The Willows
Old Verdi Road (currently Mayberry Road)
31 Apr 1931 - 14 Jun 1932
Dal`s 116 Club
Photo from the Mark Englebretson Collection

To the best of our knowledge, no casino ashtrays were ever created for The Willows. If you happen to know where one exists, please consider sharing a photo of it with the collecting community.

The Willows was originally owned by Rick DeBernardi and called Rick's Resort. Built in the early 1900s, it was a popular road-house. It gained fame when the location was used as the training quarters for Jack Johnson, who defeated Jim Jeffries in the 1910 heavyweight title fight held in Reno.

With the coming of Prohibition in the 1920s, the Willows closed its doors, and in 1922 James McKay and Bill Graham purchased it from Rick DeBernardi for $40,000. McKay, Graham, and their associates spent $160,000 on renovations and improvements.

Tex Hall, one of Graham and McKay's associates, was instrumental in the remodeling and decorating. He spent thousands of dollars on machines that stamped out the delicate metal filigree work that adorned the hundreds of lights in the Willows and on the grounds surrounding the plush casino and dinner house. The entrance was approached along an avenue of colored lights. The interior was divided into four areas-the Blue Room, where the popular pianist and manager, George Hart, held court; the restaurant area; the dancing area; and the Chinese Room, where gambling was conducted. The Chinese Room was decorated with Chinese red and blue lacquer on the walls, ceiling, and fixtures. Soft lights shimmered on gold tablecloths and upholstery and on silk draperies.

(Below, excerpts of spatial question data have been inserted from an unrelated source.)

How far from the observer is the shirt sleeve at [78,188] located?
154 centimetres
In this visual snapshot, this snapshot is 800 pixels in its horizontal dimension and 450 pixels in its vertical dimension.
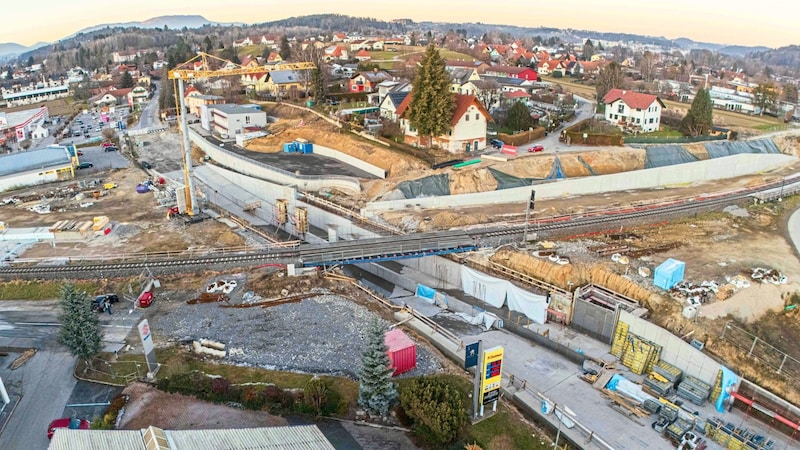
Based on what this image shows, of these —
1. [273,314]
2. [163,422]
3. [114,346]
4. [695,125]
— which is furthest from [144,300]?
[695,125]

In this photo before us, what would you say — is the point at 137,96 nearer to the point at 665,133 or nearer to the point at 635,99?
the point at 635,99

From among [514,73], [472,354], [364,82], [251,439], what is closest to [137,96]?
[364,82]

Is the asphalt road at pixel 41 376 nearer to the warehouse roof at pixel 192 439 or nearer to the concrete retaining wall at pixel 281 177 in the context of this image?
the warehouse roof at pixel 192 439

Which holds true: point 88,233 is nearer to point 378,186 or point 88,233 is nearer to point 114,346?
point 114,346

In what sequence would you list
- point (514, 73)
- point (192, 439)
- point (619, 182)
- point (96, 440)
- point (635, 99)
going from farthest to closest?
point (514, 73), point (635, 99), point (619, 182), point (192, 439), point (96, 440)

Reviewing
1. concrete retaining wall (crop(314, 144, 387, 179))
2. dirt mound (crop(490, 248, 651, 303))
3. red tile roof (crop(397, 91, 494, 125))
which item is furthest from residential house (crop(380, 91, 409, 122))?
dirt mound (crop(490, 248, 651, 303))

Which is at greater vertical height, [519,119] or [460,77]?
[460,77]

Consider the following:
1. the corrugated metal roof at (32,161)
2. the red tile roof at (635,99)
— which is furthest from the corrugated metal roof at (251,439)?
the corrugated metal roof at (32,161)
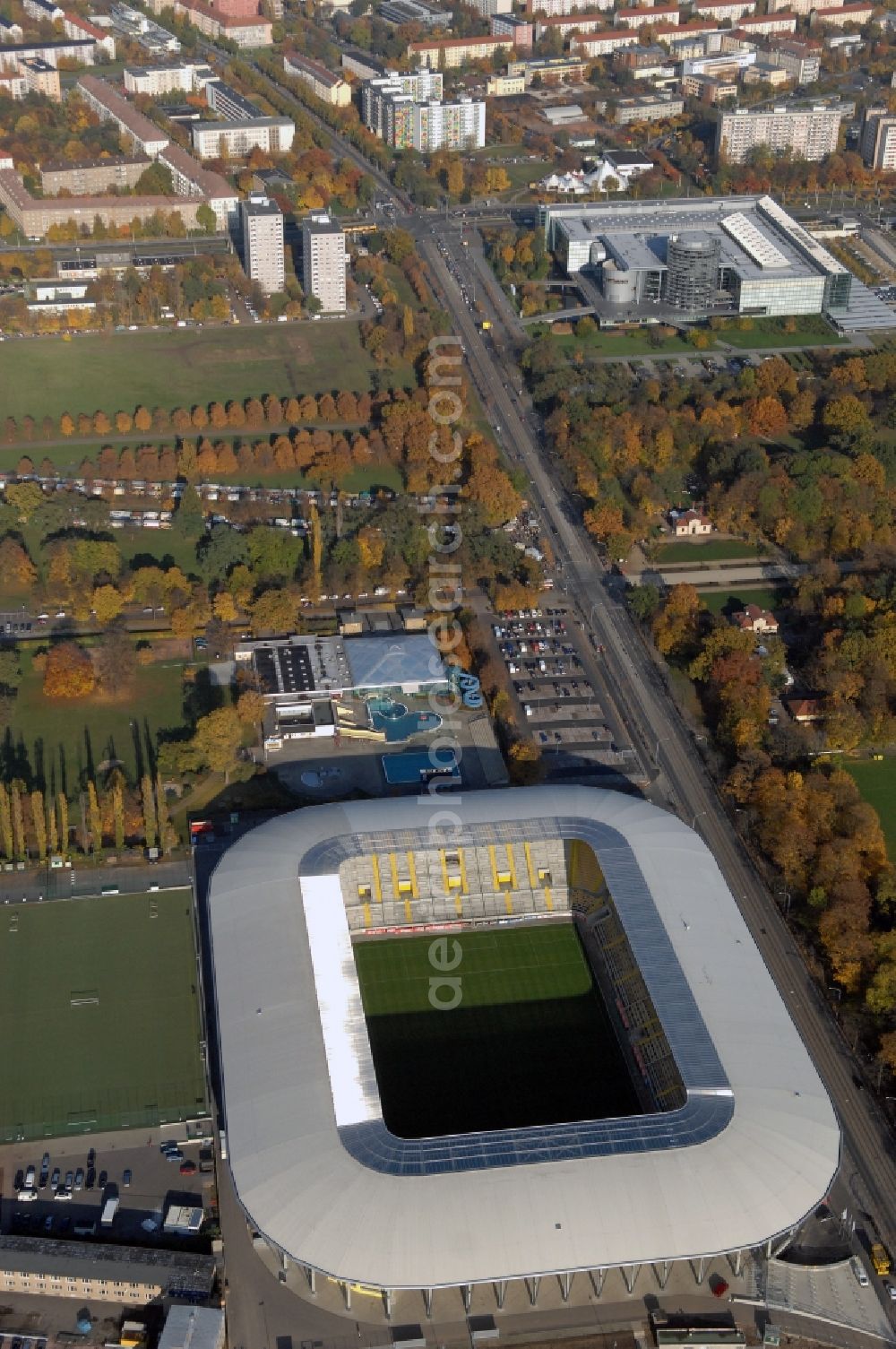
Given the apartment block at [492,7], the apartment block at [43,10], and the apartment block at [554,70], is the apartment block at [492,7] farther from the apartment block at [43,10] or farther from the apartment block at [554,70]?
the apartment block at [43,10]

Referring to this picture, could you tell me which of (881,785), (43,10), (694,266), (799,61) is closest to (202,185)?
(694,266)

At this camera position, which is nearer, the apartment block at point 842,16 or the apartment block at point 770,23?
the apartment block at point 770,23

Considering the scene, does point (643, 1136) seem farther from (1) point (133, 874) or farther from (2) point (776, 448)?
(2) point (776, 448)

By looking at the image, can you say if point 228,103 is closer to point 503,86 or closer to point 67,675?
point 503,86

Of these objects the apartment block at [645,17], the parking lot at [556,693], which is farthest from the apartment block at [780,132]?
the parking lot at [556,693]

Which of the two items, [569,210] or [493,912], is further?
[569,210]

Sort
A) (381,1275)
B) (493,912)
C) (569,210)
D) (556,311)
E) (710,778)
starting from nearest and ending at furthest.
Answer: (381,1275) → (493,912) → (710,778) → (556,311) → (569,210)

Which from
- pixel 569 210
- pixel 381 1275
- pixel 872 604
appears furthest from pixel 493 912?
pixel 569 210

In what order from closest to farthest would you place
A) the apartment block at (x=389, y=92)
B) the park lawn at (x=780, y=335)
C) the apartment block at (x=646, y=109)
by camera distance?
the park lawn at (x=780, y=335) < the apartment block at (x=389, y=92) < the apartment block at (x=646, y=109)
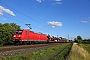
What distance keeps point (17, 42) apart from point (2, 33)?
5.26 metres

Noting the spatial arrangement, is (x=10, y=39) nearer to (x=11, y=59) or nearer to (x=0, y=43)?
(x=0, y=43)

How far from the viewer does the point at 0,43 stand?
1469 inches

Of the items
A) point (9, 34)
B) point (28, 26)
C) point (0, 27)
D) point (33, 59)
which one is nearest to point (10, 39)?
point (9, 34)

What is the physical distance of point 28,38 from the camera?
4331 cm

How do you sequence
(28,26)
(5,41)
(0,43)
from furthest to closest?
(28,26) < (5,41) < (0,43)

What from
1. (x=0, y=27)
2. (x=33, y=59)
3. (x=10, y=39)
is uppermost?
(x=0, y=27)

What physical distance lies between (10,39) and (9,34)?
4.34 ft

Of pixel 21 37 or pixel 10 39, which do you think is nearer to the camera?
pixel 21 37

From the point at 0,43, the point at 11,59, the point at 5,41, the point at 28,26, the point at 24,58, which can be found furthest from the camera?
the point at 28,26

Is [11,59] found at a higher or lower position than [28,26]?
lower

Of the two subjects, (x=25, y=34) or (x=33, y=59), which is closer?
(x=33, y=59)

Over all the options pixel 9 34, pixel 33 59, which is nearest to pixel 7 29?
pixel 9 34

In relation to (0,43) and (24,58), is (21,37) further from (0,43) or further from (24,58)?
(24,58)

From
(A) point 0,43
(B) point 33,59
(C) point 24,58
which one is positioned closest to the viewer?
(C) point 24,58
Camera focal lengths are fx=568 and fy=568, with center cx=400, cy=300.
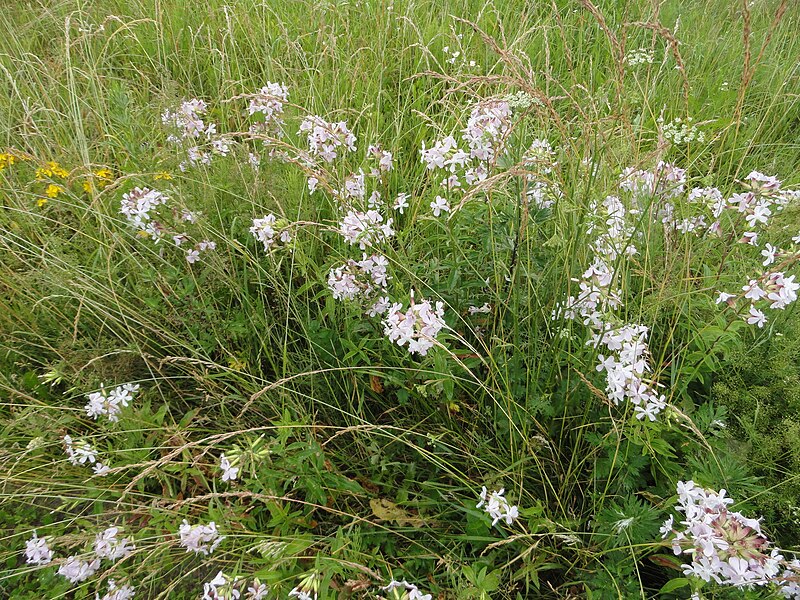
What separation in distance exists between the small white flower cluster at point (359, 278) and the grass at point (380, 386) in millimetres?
69

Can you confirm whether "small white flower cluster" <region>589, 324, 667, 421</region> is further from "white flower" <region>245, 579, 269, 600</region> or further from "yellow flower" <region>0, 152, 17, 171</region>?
"yellow flower" <region>0, 152, 17, 171</region>

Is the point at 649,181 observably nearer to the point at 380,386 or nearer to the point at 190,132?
the point at 380,386

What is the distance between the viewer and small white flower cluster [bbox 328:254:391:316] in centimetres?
191

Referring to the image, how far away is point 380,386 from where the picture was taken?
82.7 inches

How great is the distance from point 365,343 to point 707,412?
1134 mm

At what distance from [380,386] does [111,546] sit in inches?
38.2

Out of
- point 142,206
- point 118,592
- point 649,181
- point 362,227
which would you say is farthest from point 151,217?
point 649,181

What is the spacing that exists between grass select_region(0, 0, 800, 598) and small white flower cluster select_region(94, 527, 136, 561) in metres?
0.05

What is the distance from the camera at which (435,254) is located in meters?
2.36

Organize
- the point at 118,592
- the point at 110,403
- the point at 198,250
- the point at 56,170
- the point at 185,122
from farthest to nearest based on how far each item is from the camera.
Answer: the point at 56,170, the point at 185,122, the point at 198,250, the point at 110,403, the point at 118,592

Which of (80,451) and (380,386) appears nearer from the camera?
(80,451)

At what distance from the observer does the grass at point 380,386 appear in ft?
5.40

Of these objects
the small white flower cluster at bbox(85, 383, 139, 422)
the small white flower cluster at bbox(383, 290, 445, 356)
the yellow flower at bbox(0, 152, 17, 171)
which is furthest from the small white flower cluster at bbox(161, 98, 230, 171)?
the small white flower cluster at bbox(383, 290, 445, 356)

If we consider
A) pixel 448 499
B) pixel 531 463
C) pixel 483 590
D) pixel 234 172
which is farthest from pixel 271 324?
pixel 483 590
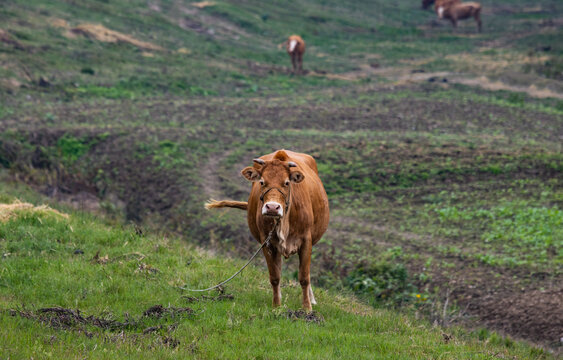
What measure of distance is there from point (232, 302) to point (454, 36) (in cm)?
4327

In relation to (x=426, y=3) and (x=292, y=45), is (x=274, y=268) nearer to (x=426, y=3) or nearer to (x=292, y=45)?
(x=292, y=45)

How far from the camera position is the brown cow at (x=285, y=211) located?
7191mm

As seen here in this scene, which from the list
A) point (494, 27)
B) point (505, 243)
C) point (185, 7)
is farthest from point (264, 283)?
point (494, 27)

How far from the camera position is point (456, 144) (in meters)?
20.3

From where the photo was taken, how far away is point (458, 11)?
168ft

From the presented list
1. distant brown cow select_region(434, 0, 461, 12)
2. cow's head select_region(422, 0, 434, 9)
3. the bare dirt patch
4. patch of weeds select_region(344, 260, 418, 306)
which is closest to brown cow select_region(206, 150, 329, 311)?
the bare dirt patch

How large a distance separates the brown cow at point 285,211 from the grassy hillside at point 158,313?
0.51 metres

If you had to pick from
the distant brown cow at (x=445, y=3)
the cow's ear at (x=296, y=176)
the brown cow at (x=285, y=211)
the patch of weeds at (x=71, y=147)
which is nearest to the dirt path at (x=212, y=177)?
the patch of weeds at (x=71, y=147)

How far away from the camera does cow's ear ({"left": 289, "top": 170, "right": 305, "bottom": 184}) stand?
24.1 feet

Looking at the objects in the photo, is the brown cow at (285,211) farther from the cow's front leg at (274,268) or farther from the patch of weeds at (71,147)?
the patch of weeds at (71,147)

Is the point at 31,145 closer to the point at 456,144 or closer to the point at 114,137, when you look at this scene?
the point at 114,137

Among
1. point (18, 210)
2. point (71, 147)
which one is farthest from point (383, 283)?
point (71, 147)

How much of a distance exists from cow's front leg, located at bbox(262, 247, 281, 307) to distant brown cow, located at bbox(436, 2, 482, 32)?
151 feet

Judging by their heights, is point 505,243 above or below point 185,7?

The Willows was a Reno landmark with a nationwide reputation for its gaiety, hospitality, beauty, and opulence. It catered not only to the more exclusive gamblers and fun-seekers in the western United States but also to the many women from the East who were in Reno seeking a divorce. A Saturday night in the Blue Room often resembled the premiere of an important motion picture. Men dressed in tuxedos and women in evening gowns would enter the room, and George Hart kept the crowd informed as to what was going on in the club. "Mrs. John Doe is now entering the room," he would chant. "She is dressed in a lacy black silk, cut low at the neck, and she is wearing a corsage of violets." Then Hart would take his seat at the piano and paraphrase a popular song, substituting the real names of persons intended to be complimented. Frequently in his introductions Hart volunteered the information that the person introduced was in Reno "to take the cure" (to get a divorce).

The Willows operated as a speakeasy and gambling operation long before gaming was legalized in 1931. When gambling was made legal, it became easier for clubs such as the Willows to operate.

Disaster struck the Willows on June 14, 1932. A fire that originated in the furnace room in the basement of the resort leaped through the wooden structure and destroyed it in less than two hours. The club had been closed for remodeling and was expected to reopen in a few days. James McKay, head of the closed corporation that owned the Willows, announced that they would probably build a new Willows at the same location. But the facility was never rebuilt.

A housing development now covers the area where the Willows formerly stood. The exact location would be the northwest corner of Sherwood Road and Mayberry Road.